Thailand has had the goal of being the kitchen for the world, and it has wanted to produce goods and food to feed the world. But when the expensive food crisis occurred throughout the world, Thais had to line up to buy expensive rice, no different from the citizens of other countries that are unable to produce enough rice and have to buy rice from Thailand.
If the expensive food crisis had not occurred this time, we probably would not know that even though Thailand is a food exporter that feeds the world, people inside our own country are still in an insecure situation and lack food to consume. This is especially true for the urban poor and middle class with low incomes and insecure economic status, who are easily affected when the quantity of food drops and the price of food items become more expensive.
This event reflects two truths. First, even though Thailand has a large quantity of rice that it exports around the world, the poor in Thailand are in a situation of being easily affected by the issue of food security and especially rice, which is a staple. If the price of rice and other commodities becomes even more expensive than now, Thailand might fall into a situation in which the poor from a wide variety of occupations will stand up and protest, because they will no longer be able to afford to buy expensive rice for their families to consume.
Second, the food crisis this time shows us that Thailand itself has never established a system or measures for national food security. When the crisis occurred, we, as a food producing country, should have had sufficient food reserves to distribute to the poor within the country. But it has not been like this. Instead, we have found ourselves in the situation of not being able to defend ourselves and having to let the free market mechanism do its work and adversely impact the poor within the country, whereby the government has yet to find a method for helping the poor affected by the free market mechanism.
In reference to the events that have occurred over the last several months, it is strange for Thais, that Thailand is a genuine rice exporter, not a rice importer, yet the poor in Thailand have to consume expensive rice.

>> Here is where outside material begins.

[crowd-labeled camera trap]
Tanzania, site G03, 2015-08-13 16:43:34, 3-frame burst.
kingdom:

If we imported rice from the world market, in which only a small amount is traded, then we could understand. But in fact, Thailand is full of rice with excess supply and yet we are selling rice domestically at high prices, making the poor within our country suffer. It is unreasonable that we tie the welfare of the poor within the country to the world market mechanism. As we know that the rice we consume every day comes from the rice fields within our own country and is not imported from world markets.

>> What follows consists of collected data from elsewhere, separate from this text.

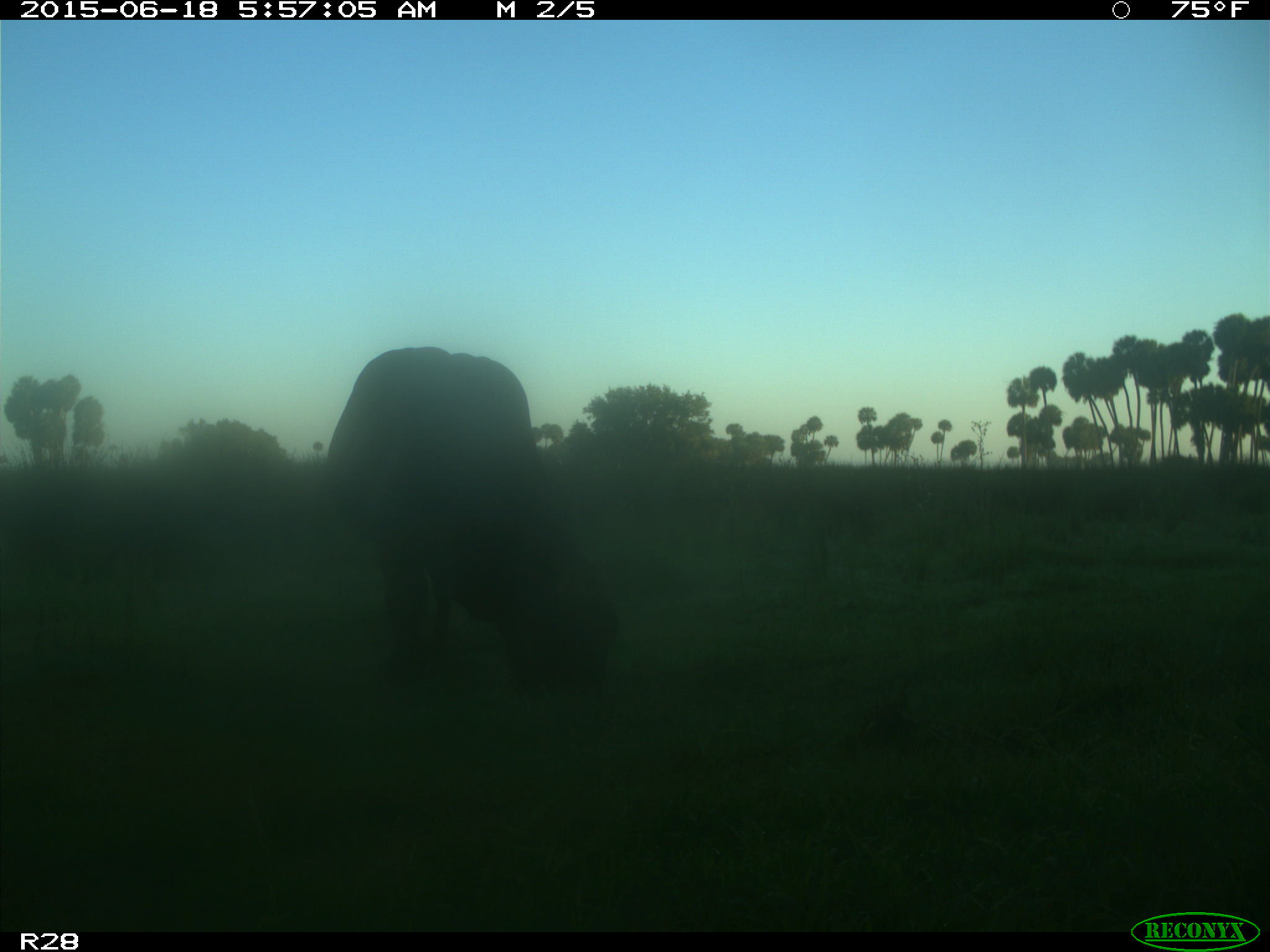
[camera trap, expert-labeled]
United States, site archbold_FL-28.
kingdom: Animalia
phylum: Chordata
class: Mammalia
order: Artiodactyla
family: Bovidae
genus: Bos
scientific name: Bos taurus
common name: domestic cow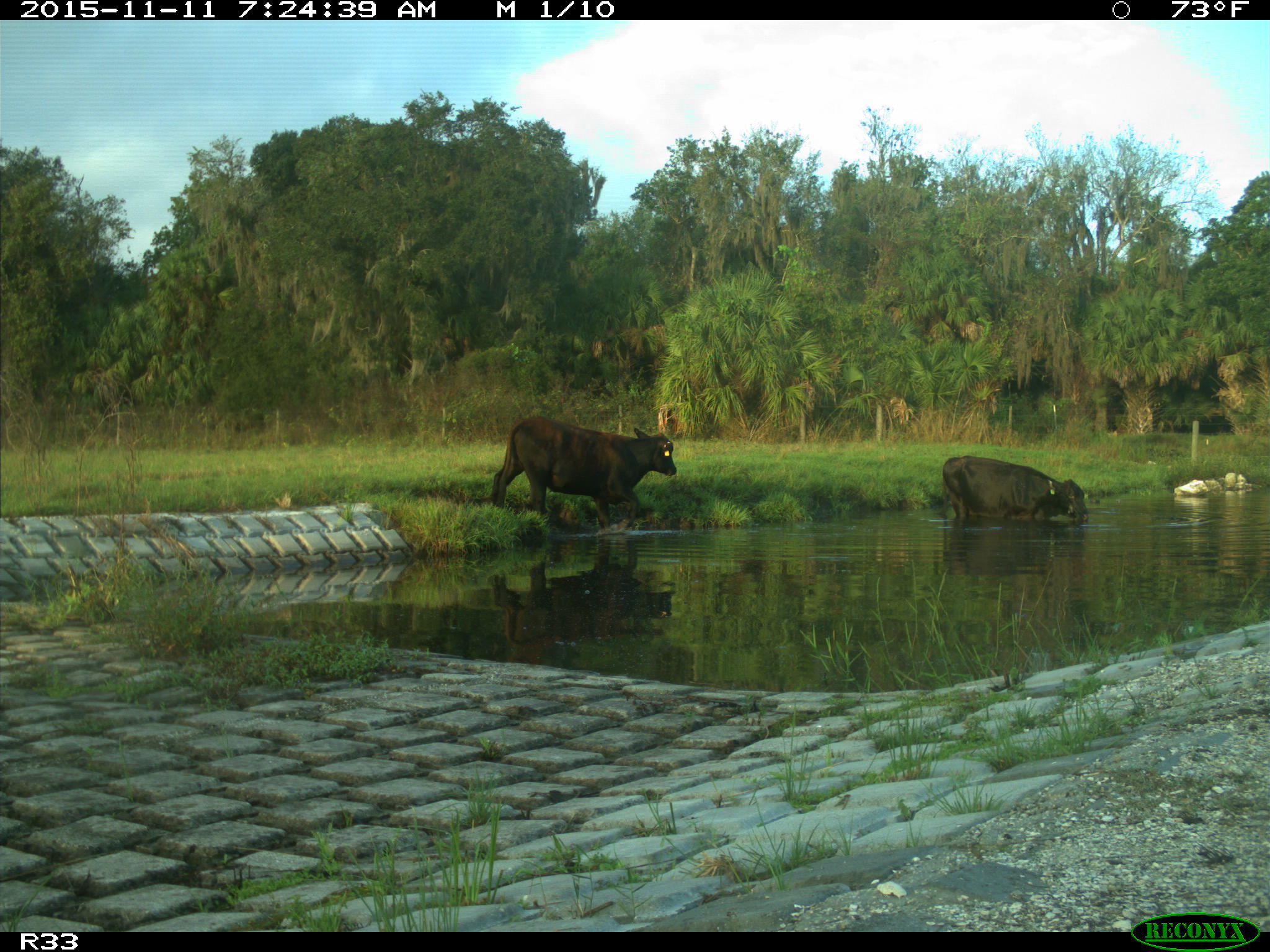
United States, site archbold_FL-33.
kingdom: Animalia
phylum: Chordata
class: Mammalia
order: Artiodactyla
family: Bovidae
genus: Bos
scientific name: Bos taurus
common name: domestic cow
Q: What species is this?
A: Bos taurus (domestic cow).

If neo-liberalism were really good, it should allow Thai rice farmers who sell rice on the world to receive better distributed income, and we Thais, as rice producers, should receive basic welfare, and should be able to eat good quality rice at prices lower than elsewhere.

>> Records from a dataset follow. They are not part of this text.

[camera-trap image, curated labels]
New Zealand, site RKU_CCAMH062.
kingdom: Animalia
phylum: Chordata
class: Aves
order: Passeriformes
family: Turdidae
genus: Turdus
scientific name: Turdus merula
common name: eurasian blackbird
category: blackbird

But now, it is as if the invisible hand of the neo-liberalism is making the Thai government unable to control anything, so that it has to let the price of domestic rice rise according to the market mechanism while, at the same time, having to find money to support the poor so that they can buy domestic rice at prices that are rising, too.
The most recent impact from the crisis of expensive food is that the oil millionaires from the Middle East are anxious about food security in their own countries, including evaluating future profits from investment in food and agricultural companies.
If these oil millionaires are able to buy up land in Thailand, which is a major rice exporter, as well as land in rice exporting countries on other continents, too, they will be able to gain absolute control over the rice production volume at a global level, as well as the rice price mechanism on the global market, and speculate them, just as they are doing it in the oil price case.
The crisis of expensive rice today might therefore lead to another land crisis in Thailand. When agricultural goods are expensive, the price of land might become subject to another round of speculation. Peasants would be pressured, both directly and indirectly, to sell their land to foreign investors who want to invest in large-scale agribusiness in our country.
This is an important signal that shows that we must have measures to defend food sovereignty and our agricultural sector. The Thai government should place importance on defending and protecting agricultural land within the country. It should lay out a clear plan to prevent agricultural land from being taken over by agribusiness, industrial estates, mega-project,golf courses, housing developments, big cities, or even the tourist industry.
We should have assistance measures to enable farmers to keep their own land for production, whether in the area of production costs, which are too high, fair price guarantees, or support for production systems that preserve the environment. The government should also have measures to collect higher taxes from capitalists who hoard land and do not use it for beneficial use. It should distribute land to genuinely landless peasants who will use it for production, as well as make rules forbidding foreign capitalists from owning land in Thailand, or even forbidding domestic capitalists from owning more land than allowed by the state.
Having these clear measures would prevent domestic land that used to be cultivated for food from falling into the hands of others, or being converted for uses other than food production. Furthermore, such measures would distribute vacant and unused land back to those who would use it for producing food to feed people within the country.
Protecting food sovereignty is an important issue, comparable to protecting the security of the people. We hopes that the current food crisis will serve as a good warning to the government to come back and seriously look after and have measures to protect the agricultural sector and Thai farmers before the food sovereignty of our country comes under the control of both domestic and international capitalist agribusinesses.